What you should do: Extract every line of the material below and reproduce each one verbatim, in its original order and without alteration.

Records for this exercise:

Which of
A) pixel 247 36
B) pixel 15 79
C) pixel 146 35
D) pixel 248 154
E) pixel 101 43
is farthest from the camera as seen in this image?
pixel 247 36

Correct response:
Which of
A) pixel 247 36
B) pixel 15 79
C) pixel 146 35
D) pixel 248 154
E) pixel 101 43
is farthest from the camera as seen in this image?
pixel 247 36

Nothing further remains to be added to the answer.